* Begin *

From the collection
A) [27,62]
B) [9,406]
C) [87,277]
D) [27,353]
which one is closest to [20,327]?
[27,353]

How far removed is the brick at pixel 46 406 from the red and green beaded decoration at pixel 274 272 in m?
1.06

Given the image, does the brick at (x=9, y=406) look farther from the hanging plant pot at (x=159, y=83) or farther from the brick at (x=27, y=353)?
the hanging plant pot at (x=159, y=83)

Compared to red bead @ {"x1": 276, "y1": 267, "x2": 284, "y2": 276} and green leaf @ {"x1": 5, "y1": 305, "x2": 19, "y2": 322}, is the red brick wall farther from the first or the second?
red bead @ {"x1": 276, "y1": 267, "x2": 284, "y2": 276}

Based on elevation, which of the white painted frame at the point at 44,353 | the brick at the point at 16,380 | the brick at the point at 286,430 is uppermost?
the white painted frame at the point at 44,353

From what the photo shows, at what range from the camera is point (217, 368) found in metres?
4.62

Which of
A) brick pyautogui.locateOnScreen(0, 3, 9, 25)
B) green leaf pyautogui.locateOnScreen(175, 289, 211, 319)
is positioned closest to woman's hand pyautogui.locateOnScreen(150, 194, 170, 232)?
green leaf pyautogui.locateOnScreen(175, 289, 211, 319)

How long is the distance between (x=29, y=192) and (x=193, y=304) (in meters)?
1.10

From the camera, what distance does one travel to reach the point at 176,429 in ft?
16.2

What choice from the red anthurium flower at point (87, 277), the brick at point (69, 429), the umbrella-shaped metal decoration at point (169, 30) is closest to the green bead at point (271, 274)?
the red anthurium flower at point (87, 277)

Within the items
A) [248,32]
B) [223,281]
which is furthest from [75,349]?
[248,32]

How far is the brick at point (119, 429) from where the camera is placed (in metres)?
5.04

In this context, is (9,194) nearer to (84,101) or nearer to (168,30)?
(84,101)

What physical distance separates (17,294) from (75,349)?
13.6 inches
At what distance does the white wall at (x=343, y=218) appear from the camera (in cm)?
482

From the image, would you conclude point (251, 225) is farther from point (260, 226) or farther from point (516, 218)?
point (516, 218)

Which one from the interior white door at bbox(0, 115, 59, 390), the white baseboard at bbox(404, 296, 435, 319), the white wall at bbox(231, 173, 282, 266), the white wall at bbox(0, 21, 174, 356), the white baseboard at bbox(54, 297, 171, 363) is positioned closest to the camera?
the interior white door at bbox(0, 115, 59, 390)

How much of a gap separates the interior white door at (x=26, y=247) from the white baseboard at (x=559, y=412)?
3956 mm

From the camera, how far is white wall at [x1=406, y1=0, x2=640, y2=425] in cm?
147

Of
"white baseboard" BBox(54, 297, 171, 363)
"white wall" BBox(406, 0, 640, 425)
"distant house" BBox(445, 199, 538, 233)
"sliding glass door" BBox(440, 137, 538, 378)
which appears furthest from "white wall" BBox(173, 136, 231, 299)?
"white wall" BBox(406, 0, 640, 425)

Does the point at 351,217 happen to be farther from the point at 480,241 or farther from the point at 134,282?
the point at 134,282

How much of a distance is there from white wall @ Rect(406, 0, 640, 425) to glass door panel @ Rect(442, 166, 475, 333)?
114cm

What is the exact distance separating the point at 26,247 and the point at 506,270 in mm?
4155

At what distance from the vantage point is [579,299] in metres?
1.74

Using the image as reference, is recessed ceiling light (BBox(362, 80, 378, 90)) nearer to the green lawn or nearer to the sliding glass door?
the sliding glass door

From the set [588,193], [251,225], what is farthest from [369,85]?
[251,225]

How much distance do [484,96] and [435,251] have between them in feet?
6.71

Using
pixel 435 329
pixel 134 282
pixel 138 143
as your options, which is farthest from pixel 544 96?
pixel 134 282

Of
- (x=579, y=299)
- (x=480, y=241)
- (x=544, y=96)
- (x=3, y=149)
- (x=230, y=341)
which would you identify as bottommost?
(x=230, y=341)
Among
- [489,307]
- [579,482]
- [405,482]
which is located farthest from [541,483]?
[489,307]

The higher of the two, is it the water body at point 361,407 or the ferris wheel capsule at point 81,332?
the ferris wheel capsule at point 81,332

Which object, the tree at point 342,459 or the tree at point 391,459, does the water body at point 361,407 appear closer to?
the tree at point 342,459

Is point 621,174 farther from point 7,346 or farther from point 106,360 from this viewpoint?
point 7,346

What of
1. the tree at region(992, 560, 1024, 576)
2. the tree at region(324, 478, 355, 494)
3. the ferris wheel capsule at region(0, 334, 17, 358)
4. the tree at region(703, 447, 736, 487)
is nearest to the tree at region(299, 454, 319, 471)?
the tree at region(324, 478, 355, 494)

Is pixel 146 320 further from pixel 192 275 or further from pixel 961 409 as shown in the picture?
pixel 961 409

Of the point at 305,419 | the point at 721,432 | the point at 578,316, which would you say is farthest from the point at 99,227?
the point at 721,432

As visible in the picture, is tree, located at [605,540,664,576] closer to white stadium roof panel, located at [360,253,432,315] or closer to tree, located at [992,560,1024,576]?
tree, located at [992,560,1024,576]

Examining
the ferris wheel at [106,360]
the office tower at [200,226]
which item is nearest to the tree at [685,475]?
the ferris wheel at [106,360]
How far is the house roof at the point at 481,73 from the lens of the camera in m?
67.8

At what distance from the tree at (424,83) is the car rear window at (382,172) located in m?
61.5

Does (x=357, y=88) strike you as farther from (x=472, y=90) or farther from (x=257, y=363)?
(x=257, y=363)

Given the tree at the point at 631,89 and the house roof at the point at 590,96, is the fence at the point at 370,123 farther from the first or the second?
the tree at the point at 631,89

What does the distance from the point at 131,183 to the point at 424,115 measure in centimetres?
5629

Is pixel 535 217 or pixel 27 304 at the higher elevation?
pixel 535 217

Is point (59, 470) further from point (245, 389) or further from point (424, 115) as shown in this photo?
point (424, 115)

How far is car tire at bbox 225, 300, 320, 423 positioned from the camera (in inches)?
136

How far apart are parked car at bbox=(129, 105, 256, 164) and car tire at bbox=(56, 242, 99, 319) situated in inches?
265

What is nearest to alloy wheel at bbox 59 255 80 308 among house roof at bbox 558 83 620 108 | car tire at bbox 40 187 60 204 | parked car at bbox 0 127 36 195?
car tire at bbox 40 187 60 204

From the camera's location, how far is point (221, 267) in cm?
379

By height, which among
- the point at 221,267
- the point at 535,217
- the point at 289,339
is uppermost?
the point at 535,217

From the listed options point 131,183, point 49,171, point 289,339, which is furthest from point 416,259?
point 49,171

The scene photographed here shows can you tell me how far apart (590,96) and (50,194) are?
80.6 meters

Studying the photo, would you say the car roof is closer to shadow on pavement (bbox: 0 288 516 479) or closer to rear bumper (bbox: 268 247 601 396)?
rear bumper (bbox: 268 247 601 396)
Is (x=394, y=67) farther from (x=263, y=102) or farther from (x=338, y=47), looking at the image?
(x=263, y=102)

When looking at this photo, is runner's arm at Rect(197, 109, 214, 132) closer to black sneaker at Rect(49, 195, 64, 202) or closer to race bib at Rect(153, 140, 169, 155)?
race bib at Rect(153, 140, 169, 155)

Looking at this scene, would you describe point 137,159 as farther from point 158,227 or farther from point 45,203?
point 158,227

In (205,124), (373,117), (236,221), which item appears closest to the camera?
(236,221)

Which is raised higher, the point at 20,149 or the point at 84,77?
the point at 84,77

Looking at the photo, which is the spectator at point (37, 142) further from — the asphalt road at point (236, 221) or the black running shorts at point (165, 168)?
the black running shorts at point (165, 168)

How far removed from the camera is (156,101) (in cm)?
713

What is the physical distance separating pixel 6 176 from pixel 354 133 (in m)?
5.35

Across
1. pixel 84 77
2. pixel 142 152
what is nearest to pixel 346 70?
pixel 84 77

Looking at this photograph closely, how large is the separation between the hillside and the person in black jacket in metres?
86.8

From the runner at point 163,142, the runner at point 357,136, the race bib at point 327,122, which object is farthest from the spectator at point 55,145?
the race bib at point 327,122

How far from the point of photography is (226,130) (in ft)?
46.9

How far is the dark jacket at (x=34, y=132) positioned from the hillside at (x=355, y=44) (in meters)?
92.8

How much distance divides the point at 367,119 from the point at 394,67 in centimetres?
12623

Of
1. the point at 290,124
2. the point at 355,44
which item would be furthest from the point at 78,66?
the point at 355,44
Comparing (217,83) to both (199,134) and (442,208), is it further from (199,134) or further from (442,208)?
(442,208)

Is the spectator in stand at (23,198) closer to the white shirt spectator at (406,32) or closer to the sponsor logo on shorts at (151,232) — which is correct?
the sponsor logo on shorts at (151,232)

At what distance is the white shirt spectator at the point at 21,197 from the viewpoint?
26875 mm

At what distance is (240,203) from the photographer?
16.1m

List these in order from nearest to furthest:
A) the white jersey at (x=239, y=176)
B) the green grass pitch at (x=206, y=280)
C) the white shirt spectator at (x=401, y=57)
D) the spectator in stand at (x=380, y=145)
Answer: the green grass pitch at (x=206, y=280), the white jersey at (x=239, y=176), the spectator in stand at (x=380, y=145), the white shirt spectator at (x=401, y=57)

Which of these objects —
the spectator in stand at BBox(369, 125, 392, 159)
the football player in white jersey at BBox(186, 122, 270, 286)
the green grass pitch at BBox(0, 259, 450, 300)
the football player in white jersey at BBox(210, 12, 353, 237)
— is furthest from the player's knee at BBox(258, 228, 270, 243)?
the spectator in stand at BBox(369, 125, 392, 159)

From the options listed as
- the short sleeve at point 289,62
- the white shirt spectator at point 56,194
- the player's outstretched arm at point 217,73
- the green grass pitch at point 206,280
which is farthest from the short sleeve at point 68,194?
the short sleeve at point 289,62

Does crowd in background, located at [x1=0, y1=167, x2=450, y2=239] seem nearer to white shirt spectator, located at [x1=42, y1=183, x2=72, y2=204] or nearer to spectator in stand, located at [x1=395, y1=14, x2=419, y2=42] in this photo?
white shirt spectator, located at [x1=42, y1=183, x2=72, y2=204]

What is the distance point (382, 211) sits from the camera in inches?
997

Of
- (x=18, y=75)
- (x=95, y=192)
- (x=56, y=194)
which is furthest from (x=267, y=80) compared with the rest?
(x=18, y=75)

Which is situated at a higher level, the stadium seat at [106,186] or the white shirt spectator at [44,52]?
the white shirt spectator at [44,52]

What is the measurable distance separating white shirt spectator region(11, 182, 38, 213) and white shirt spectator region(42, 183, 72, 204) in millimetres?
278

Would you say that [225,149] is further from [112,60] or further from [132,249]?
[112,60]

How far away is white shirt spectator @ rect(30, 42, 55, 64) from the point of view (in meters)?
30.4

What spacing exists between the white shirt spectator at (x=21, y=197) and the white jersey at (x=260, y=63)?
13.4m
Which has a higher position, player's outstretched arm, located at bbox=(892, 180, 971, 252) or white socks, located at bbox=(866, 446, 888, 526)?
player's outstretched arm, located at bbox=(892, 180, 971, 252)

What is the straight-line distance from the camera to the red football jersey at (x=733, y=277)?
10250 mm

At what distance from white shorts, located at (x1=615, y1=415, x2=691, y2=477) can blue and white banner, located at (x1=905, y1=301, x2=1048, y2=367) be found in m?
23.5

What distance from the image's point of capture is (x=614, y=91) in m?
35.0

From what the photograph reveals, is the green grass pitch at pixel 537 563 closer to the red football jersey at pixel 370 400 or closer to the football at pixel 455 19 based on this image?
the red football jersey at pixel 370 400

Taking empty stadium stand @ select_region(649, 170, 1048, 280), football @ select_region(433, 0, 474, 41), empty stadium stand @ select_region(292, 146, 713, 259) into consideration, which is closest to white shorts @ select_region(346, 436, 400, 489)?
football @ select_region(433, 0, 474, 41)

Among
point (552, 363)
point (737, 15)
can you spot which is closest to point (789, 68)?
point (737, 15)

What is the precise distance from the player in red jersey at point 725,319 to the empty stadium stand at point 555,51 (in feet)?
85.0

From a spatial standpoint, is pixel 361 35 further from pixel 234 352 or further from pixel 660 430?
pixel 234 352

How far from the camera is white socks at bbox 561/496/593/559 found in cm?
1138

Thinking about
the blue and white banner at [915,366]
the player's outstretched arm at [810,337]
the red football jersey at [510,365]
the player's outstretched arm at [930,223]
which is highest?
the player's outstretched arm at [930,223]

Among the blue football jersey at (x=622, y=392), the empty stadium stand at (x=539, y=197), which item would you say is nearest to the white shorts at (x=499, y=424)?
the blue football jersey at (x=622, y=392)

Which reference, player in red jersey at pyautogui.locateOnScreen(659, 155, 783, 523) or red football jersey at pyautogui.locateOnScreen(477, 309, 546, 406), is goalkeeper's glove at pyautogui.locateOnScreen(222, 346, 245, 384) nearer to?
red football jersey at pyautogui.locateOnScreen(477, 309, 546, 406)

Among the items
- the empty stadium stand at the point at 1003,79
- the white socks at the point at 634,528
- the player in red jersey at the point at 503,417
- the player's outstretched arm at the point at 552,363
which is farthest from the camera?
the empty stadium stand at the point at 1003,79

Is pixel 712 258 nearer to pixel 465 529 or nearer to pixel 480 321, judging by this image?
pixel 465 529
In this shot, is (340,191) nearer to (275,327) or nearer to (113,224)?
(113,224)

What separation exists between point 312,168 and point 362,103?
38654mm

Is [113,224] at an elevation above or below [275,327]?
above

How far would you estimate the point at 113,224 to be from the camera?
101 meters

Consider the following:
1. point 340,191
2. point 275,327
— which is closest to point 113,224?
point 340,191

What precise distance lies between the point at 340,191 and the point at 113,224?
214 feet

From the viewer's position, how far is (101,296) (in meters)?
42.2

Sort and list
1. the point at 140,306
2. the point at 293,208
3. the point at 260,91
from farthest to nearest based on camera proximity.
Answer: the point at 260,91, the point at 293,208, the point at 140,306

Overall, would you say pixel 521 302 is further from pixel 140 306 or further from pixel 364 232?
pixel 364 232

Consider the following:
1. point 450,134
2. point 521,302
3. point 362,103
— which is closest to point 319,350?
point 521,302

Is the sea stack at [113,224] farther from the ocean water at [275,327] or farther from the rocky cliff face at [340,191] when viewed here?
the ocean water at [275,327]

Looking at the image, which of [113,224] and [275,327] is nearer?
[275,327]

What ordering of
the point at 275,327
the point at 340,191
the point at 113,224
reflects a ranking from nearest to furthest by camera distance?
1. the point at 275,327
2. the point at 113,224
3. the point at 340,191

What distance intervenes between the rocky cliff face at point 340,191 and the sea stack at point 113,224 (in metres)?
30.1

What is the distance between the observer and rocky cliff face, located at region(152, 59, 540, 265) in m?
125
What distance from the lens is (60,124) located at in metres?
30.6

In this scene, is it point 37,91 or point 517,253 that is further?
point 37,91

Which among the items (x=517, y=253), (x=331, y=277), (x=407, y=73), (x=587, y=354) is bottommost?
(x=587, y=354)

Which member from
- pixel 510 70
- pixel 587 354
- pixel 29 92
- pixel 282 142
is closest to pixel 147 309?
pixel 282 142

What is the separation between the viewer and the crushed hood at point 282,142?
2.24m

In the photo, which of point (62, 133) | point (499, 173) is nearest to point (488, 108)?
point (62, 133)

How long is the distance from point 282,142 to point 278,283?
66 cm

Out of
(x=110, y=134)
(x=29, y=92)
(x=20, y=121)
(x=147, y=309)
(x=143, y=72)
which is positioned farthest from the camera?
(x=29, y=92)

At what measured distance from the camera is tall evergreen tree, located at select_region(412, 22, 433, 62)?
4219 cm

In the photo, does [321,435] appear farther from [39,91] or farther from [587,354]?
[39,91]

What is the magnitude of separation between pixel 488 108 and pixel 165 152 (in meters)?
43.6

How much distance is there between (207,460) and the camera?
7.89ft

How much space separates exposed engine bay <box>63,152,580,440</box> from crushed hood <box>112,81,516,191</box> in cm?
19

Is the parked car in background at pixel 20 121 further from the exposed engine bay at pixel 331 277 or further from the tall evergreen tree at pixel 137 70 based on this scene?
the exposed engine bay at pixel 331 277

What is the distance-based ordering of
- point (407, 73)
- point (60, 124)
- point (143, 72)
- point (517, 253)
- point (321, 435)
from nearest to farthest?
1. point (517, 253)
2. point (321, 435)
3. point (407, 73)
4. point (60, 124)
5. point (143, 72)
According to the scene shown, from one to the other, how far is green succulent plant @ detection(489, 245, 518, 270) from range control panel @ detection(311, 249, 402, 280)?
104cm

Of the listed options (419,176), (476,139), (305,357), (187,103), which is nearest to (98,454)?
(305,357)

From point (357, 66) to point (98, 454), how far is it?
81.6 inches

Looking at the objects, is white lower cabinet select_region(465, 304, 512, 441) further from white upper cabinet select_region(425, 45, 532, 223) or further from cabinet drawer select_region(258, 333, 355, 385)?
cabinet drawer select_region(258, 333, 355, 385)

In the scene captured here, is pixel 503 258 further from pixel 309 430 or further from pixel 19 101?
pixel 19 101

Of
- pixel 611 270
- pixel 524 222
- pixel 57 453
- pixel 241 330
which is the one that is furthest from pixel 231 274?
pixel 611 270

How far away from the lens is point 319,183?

* End *

What this task involves: Present the lines of the listing from the line containing "In (205,124), (373,117), (236,221), which" through the line containing "Answer: the green", inclusive, as a Markdown table with the columns Row and Line. Give one numbered row per line, and omit blank lines.

Answer for this exercise:
| Row | Line |
|---|---|
| 1 | In (205,124), (373,117), (236,221), which item appears closest to the camera? |
| 2 | (236,221) |
| 3 | Which is raised higher, the point at 20,149 or the point at 84,77? |
| 4 | the point at 84,77 |
| 5 | Looking at the photo, which is the spectator at point (37, 142) further from — the asphalt road at point (236, 221) or the black running shorts at point (165, 168)? |
| 6 | the black running shorts at point (165, 168) |
| 7 | How far removed from the camera is (156,101) (in cm)? |
| 8 | 713 |
| 9 | What is the physical distance separating pixel 6 176 from pixel 354 133 (in m)? |
| 10 | 5.35 |
| 11 | Across |
| 12 | 1. pixel 84 77 |
| 13 | 2. pixel 142 152 |
| 14 | what is nearest to pixel 346 70? |
| 15 | pixel 84 77 |
| 16 | Looking at this photograph closely, how large is the separation between the hillside and the person in black jacket in metres? |
| 17 | 86.8 |
| 18 | From the runner at point 163,142, the runner at point 357,136, the race bib at point 327,122, which object is farthest from the spectator at point 55,145? |
| 19 | the race bib at point 327,122 |
| 20 | How far from the point of photography is (226,130) (in ft)? |
| 21 | 46.9 |
| 22 | How far is the dark jacket at (x=34, y=132) positioned from the hillside at (x=355, y=44) (in meters)? |
| 23 | 92.8 |
| 24 | How much distance divides the point at 367,119 from the point at 394,67 in centimetres? |
| 25 | 12623 |
| 26 | Of |
| 27 | 1. the point at 290,124 |
| 28 | 2. the point at 355,44 |
| 29 | which item would be furthest from the point at 78,66? |
| 30 | the point at 355,44 |
| 31 | Comparing (217,83) to both (199,134) and (442,208), is it further from (199,134) or further from (442,208)? |
| 32 | (442,208) |
| 33 | Is the spectator in stand at (23,198) closer to the white shirt spectator at (406,32) or closer to the sponsor logo on shorts at (151,232) — which is correct? |
| 34 | the sponsor logo on shorts at (151,232) |
| 35 | At what distance is the white shirt spectator at the point at 21,197 from the viewpoint? |
| 36 | 26875 mm |
| 37 | At what distance is (240,203) from the photographer? |
| 38 | 16.1m |
| 39 | List these in order from nearest to furthest: |
| 40 | A) the white jersey at (x=239, y=176) |
| 41 | B) the green grass pitch at (x=206, y=280) |
| 42 | C) the white shirt spectator at (x=401, y=57) |
| 43 | D) the spectator in stand at (x=380, y=145) |
| 44 | Answer: the green grass pitch at (x=206, y=280), the white jersey at (x=239, y=176), the spectator in stand at (x=380, y=145), the white shirt spectator at (x=401, y=57) |